_SELECTED EXCERPT:_
** begin **
Numpy Block is slow

I have been writing a solver that makes heavy use of Numpy. Due to error checking and other overhead in NumPy, we can avoid these costs. In a situation where one needs to compose hundreds of millions of matrices can cause performance issues.

I am comparing 3 different classes of matrix blocking.

  • Blocking many single-row matrices into one matrix
  • Large matrix composition

As you can see that the specialized version of NumPy matrix blocking is approximately 2 to 3 times faster!

  Custom Numpy
Row Matrices .7 mSec 1.6 mSec
Block Matrices 67.8 uSec 198 uSec

This can be run using the following script. Try it out on your computer!

import numpy
row = numpy.array([[i] for i in range(10)])

row_blocking = [row for i in range(1000)]

%timeit dustin_block(row_blocking)
%timeit numpy.block(row_blocking)


brick = numpy.eye(5)

row = [brick for i in range(10)]
row_blocking = [row for i in range(10)]

%timeit dustin_block(row_blocking)
%timeit numpy.block(row_blocking)
** end **
_STORED DATA:_
** begin **
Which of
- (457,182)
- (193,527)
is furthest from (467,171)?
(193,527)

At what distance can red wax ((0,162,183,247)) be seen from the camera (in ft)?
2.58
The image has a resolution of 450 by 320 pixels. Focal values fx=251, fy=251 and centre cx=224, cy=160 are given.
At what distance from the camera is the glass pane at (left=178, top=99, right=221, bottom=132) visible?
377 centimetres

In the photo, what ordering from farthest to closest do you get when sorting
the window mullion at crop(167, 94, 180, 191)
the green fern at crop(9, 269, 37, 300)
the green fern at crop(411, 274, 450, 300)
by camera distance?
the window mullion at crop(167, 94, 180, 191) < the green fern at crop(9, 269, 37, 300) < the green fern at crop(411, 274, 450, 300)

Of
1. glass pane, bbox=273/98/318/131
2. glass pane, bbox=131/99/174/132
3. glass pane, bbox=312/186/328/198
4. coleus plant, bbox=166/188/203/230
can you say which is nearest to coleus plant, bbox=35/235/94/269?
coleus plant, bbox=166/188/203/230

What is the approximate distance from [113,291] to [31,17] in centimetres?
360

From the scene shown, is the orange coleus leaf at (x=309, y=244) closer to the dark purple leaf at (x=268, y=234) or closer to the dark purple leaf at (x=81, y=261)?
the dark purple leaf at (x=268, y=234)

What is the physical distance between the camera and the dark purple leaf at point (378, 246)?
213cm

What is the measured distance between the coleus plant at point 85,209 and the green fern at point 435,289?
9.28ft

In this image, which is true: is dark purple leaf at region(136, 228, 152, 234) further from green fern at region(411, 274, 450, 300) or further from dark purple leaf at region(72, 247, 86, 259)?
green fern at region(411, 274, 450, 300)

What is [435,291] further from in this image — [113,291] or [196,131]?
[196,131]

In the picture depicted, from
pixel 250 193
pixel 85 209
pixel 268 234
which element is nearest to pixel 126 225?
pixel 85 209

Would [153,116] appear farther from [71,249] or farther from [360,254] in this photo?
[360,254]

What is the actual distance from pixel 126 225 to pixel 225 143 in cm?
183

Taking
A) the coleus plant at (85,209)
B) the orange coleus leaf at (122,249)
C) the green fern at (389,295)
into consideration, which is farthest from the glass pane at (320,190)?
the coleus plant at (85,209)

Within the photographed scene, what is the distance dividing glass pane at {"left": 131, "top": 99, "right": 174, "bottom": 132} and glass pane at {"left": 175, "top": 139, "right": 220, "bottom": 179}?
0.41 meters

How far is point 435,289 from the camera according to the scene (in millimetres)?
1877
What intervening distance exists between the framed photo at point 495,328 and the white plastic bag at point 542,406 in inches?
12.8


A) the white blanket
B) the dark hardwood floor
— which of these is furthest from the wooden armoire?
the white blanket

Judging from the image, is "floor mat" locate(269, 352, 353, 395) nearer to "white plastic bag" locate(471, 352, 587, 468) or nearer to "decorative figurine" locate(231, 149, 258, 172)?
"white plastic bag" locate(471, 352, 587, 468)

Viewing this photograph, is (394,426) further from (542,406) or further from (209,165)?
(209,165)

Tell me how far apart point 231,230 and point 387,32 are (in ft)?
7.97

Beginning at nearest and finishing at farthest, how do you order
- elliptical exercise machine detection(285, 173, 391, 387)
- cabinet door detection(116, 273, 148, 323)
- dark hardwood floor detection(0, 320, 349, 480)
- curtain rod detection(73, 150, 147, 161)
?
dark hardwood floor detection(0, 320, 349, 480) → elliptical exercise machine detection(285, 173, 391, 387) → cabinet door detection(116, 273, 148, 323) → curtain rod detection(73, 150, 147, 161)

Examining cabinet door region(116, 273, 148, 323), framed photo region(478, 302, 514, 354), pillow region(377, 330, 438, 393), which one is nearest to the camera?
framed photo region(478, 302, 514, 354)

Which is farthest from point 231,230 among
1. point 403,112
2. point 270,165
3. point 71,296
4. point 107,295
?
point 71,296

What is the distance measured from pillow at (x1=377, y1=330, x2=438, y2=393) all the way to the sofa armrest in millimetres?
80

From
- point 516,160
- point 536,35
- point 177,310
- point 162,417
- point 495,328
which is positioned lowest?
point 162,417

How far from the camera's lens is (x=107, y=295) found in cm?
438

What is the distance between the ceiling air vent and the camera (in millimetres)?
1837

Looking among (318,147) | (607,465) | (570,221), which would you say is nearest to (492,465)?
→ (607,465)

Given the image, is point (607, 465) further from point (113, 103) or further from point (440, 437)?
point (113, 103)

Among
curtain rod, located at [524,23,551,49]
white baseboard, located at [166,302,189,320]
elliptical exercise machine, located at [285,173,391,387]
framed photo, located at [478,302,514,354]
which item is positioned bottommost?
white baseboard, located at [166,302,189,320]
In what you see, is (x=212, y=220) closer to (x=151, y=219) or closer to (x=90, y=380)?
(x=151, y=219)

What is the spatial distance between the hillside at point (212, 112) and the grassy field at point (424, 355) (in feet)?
** end **
Reproduce the part of the NumPy blocking post that begins at the words "As you can see" and stops after "i in range(10)])".

As you can see that the specialized version of NumPy matrix blocking is approximately 2 to 3 times faster!

  Custom Numpy
Row Matrices .7 mSec 1.6 mSec
Block Matrices 67.8 uSec 198 uSec

This can be run using the following script. Try it out on your computer!

import numpy
row = numpy.array([[i] for i in range(10)])